Instructions to follow →
Every line of the material below must be repeated exactly.
╭─ Exercise inputs
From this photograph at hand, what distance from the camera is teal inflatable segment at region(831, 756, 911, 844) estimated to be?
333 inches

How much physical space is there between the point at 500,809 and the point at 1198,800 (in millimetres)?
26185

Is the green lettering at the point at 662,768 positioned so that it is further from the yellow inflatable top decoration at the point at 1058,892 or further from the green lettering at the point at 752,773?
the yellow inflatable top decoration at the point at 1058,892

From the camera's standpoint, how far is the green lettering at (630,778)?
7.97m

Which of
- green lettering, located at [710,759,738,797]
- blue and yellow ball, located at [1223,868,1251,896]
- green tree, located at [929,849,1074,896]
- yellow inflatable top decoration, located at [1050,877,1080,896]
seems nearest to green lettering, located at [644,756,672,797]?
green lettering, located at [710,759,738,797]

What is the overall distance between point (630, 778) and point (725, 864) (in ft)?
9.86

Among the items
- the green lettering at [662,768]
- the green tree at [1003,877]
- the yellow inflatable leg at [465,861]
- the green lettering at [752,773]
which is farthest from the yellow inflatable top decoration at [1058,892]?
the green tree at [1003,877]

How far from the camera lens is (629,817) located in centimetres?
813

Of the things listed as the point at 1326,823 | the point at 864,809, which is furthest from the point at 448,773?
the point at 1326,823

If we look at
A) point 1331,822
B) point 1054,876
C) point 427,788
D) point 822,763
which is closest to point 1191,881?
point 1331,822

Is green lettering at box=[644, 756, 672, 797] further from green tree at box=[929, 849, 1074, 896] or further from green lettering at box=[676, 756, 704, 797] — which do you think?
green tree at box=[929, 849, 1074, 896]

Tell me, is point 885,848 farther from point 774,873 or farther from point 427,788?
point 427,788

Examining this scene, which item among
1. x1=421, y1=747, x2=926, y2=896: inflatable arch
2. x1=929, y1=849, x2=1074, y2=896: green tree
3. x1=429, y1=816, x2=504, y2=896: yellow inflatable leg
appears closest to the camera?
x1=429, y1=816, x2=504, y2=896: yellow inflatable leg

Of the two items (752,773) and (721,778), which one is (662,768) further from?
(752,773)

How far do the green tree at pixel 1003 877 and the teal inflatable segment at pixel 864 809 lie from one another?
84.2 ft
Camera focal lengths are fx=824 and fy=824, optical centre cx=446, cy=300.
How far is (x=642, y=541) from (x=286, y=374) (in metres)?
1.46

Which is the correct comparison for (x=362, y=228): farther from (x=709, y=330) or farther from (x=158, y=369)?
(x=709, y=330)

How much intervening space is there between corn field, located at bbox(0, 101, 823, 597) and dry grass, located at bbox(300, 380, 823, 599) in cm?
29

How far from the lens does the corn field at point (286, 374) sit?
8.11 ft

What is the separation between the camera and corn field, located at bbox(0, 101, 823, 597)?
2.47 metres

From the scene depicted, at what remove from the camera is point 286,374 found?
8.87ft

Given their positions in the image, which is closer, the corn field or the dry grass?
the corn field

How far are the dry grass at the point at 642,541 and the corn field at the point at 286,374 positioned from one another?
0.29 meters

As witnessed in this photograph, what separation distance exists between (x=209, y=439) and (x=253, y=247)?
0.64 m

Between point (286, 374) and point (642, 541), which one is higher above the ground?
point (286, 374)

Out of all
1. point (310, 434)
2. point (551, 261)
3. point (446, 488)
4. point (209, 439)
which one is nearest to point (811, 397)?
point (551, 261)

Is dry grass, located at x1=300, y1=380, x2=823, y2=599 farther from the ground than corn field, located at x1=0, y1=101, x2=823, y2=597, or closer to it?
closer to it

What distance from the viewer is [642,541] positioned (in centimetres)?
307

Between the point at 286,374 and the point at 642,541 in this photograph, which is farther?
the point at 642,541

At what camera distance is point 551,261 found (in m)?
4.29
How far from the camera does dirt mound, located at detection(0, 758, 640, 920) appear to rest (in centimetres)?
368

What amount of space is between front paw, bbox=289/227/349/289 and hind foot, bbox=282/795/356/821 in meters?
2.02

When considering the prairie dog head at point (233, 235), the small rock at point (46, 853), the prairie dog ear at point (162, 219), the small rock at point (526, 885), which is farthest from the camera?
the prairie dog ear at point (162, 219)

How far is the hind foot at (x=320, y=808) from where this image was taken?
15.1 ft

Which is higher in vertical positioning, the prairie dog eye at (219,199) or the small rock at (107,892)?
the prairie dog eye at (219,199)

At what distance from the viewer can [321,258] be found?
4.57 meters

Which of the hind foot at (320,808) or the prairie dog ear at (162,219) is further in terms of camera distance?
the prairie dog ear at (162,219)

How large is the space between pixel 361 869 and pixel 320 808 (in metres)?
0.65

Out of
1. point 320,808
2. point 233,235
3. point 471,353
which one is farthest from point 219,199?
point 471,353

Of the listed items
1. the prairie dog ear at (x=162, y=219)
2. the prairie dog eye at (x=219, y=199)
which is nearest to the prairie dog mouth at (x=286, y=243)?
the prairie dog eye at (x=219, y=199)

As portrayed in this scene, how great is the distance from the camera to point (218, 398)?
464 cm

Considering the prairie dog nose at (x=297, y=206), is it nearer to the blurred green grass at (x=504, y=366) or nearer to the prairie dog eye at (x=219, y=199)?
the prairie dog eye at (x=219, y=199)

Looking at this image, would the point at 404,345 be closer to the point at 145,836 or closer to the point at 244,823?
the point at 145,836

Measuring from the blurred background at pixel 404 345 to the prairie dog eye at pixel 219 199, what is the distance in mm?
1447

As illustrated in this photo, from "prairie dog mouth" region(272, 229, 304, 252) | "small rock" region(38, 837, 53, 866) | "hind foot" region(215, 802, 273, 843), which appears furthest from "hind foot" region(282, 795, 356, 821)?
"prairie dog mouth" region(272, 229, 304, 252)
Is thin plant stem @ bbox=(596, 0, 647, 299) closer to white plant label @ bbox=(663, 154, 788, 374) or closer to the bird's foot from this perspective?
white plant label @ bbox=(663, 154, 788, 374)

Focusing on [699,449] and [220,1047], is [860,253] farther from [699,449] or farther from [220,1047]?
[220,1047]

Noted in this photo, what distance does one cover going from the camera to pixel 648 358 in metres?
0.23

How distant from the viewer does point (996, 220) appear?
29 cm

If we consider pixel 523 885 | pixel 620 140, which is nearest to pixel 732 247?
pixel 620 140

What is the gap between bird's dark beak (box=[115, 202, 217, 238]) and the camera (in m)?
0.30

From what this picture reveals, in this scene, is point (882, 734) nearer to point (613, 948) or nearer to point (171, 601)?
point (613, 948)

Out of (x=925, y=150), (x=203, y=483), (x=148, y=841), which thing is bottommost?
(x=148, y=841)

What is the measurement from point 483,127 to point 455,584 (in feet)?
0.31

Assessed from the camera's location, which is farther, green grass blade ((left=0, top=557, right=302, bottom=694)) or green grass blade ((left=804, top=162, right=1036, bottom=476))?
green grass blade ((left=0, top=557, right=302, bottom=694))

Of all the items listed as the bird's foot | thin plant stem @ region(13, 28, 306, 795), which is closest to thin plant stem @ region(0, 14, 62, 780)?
╰─
Task result →
From this photograph at hand, what distance from the camera is teal inflatable segment at region(831, 756, 911, 844) estimated to be?
333 inches

How much physical space is there between the point at 500,809 and the point at 1198,800 (in millimetres)?
26185

Is the green lettering at the point at 662,768 positioned so that it is further from the yellow inflatable top decoration at the point at 1058,892 or further from the green lettering at the point at 752,773?
the yellow inflatable top decoration at the point at 1058,892

From the camera's standpoint, how far is the green lettering at (630,778)?
7.97m

Which of
- green lettering, located at [710,759,738,797]
- blue and yellow ball, located at [1223,868,1251,896]
- green tree, located at [929,849,1074,896]
- yellow inflatable top decoration, located at [1050,877,1080,896]
seems nearest to green lettering, located at [644,756,672,797]?
green lettering, located at [710,759,738,797]

What is the overall distance between point (630, 778) and point (725, 864) (in ft)?
9.86

Among the items
- the green lettering at [662,768]
- the green tree at [1003,877]
- the yellow inflatable leg at [465,861]
- the green lettering at [752,773]
which is farthest from the yellow inflatable top decoration at [1058,892]?
the green tree at [1003,877]

How far from the camera lens is (629,817) located in centimetres?
813

Of the things listed as the point at 1326,823 | the point at 864,809, which is furthest from the point at 448,773?
the point at 1326,823

If we look at
A) point 1331,822
B) point 1054,876
C) point 427,788
D) point 822,763
which is closest to point 1191,881?
point 1331,822

Is green lettering at box=[644, 756, 672, 797] further from green tree at box=[929, 849, 1074, 896] or further from green lettering at box=[676, 756, 704, 797] — which do you think?
green tree at box=[929, 849, 1074, 896]

Tell me, is point 885,848 farther from point 774,873 or farther from point 427,788?
point 427,788

Examining this scene, which item among
1. x1=421, y1=747, x2=926, y2=896: inflatable arch
2. x1=929, y1=849, x2=1074, y2=896: green tree
3. x1=429, y1=816, x2=504, y2=896: yellow inflatable leg
appears closest to the camera?
x1=429, y1=816, x2=504, y2=896: yellow inflatable leg

Of the two items (752,773) and (721,778), which one is (662,768) further from?
(752,773)

How far do the green tree at pixel 1003 877 and the teal inflatable segment at pixel 864 809 lie from one another?
84.2 ft
Camera focal lengths are fx=824 and fy=824, optical centre cx=446, cy=300.
How far is (x=642, y=541) from (x=286, y=374) (in metres)?
1.46

Which is the correct comparison for (x=362, y=228): farther from (x=709, y=330) or farther from (x=158, y=369)?
(x=709, y=330)

How much intervening space is there between corn field, located at bbox(0, 101, 823, 597) and dry grass, located at bbox(300, 380, 823, 599) in cm?
29

How far from the lens does the corn field at point (286, 374) sit?
8.11 ft

What is the separation between the camera and corn field, located at bbox(0, 101, 823, 597)?
2.47 metres

From the scene depicted, at what remove from the camera is point 286,374 found?
8.87ft

Given their positions in the image, which is closer, the corn field or the dry grass?
the corn field

How far are the dry grass at the point at 642,541 and the corn field at the point at 286,374 positioned from one another?
0.29 meters

As witnessed in this photograph, what separation distance exists between (x=209, y=439) and (x=253, y=247)?
0.64 m

Between point (286, 374) and point (642, 541), which one is higher above the ground?
point (286, 374)

Out of all
1. point (310, 434)
2. point (551, 261)
3. point (446, 488)
4. point (209, 439)
which one is nearest to point (811, 397)?
point (551, 261)

Is dry grass, located at x1=300, y1=380, x2=823, y2=599 farther from the ground than corn field, located at x1=0, y1=101, x2=823, y2=597, or closer to it?
closer to it

What distance from the viewer is [642,541] positioned (in centimetres)?
307

Between the point at 286,374 and the point at 642,541 in this photograph, which is farther?
the point at 642,541

At what camera distance is point 551,261 found (in m)?
4.29
How far from the camera does dirt mound, located at detection(0, 758, 640, 920) appear to rest (in centimetres)?
368

What amount of space is between front paw, bbox=289/227/349/289 and hind foot, bbox=282/795/356/821 in meters?
2.02

When considering the prairie dog head at point (233, 235), the small rock at point (46, 853), the prairie dog ear at point (162, 219), the small rock at point (526, 885), which is farthest from the camera?
the prairie dog ear at point (162, 219)

How far is the hind foot at (x=320, y=808) from where this image was taken?
15.1 ft

Which is higher in vertical positioning, the prairie dog eye at (219,199) or the small rock at (107,892)?
the prairie dog eye at (219,199)

At what distance from the viewer can [321,258] be found?
4.57 meters

Which of the hind foot at (320,808) or the prairie dog ear at (162,219) is further in terms of camera distance?
the prairie dog ear at (162,219)

How large is the space between pixel 361 869 and pixel 320 808 (in metres)?
0.65

Out of
1. point 320,808
2. point 233,235
3. point 471,353
which one is farthest from point 219,199?
point 471,353

Of the listed items
1. the prairie dog ear at (x=162, y=219)
2. the prairie dog eye at (x=219, y=199)
which is nearest to the prairie dog mouth at (x=286, y=243)?
the prairie dog eye at (x=219, y=199)

As portrayed in this scene, how great is the distance from the camera to point (218, 398)?
464 cm

Considering the prairie dog nose at (x=297, y=206), is it nearer to the blurred green grass at (x=504, y=366) or nearer to the prairie dog eye at (x=219, y=199)?
the prairie dog eye at (x=219, y=199)

Looking at this image, would the point at 404,345 be closer to the point at 145,836 or closer to the point at 244,823?
the point at 145,836

Measuring from the blurred background at pixel 404 345 to the prairie dog eye at pixel 219 199, what is the distance in mm?
1447

As illustrated in this photo, from "prairie dog mouth" region(272, 229, 304, 252) | "small rock" region(38, 837, 53, 866) | "hind foot" region(215, 802, 273, 843), which appears furthest from "hind foot" region(282, 795, 356, 821)?
"prairie dog mouth" region(272, 229, 304, 252)
Is thin plant stem @ bbox=(596, 0, 647, 299) closer to white plant label @ bbox=(663, 154, 788, 374) or closer to the bird's foot from this perspective?
white plant label @ bbox=(663, 154, 788, 374)

Focusing on [699,449] and [220,1047], is [860,253] farther from [699,449] or farther from [220,1047]?
[220,1047]

Noted in this photo, what distance does one cover going from the camera to pixel 648 358 in metres?
0.23

How distant from the viewer does point (996, 220) appear?
29 cm

If we consider pixel 523 885 | pixel 620 140, which is nearest to pixel 732 247?
pixel 620 140

What is the gap between bird's dark beak (box=[115, 202, 217, 238]) and the camera (in m)?
0.30

From what this picture reveals, in this scene, is point (882, 734) nearer to point (613, 948) or nearer to point (171, 601)?
point (613, 948)

Out of (x=925, y=150), (x=203, y=483), (x=148, y=841), which thing is bottommost?
(x=148, y=841)

What is the measurement from point 483,127 to point 455,584 (in feet)?
0.31

Assessed from the camera's location, which is farther, green grass blade ((left=0, top=557, right=302, bottom=694)) or green grass blade ((left=804, top=162, right=1036, bottom=476))?
green grass blade ((left=0, top=557, right=302, bottom=694))

Of all the items listed as the bird's foot | thin plant stem @ region(13, 28, 306, 795), which is closest to thin plant stem @ region(0, 14, 62, 780)?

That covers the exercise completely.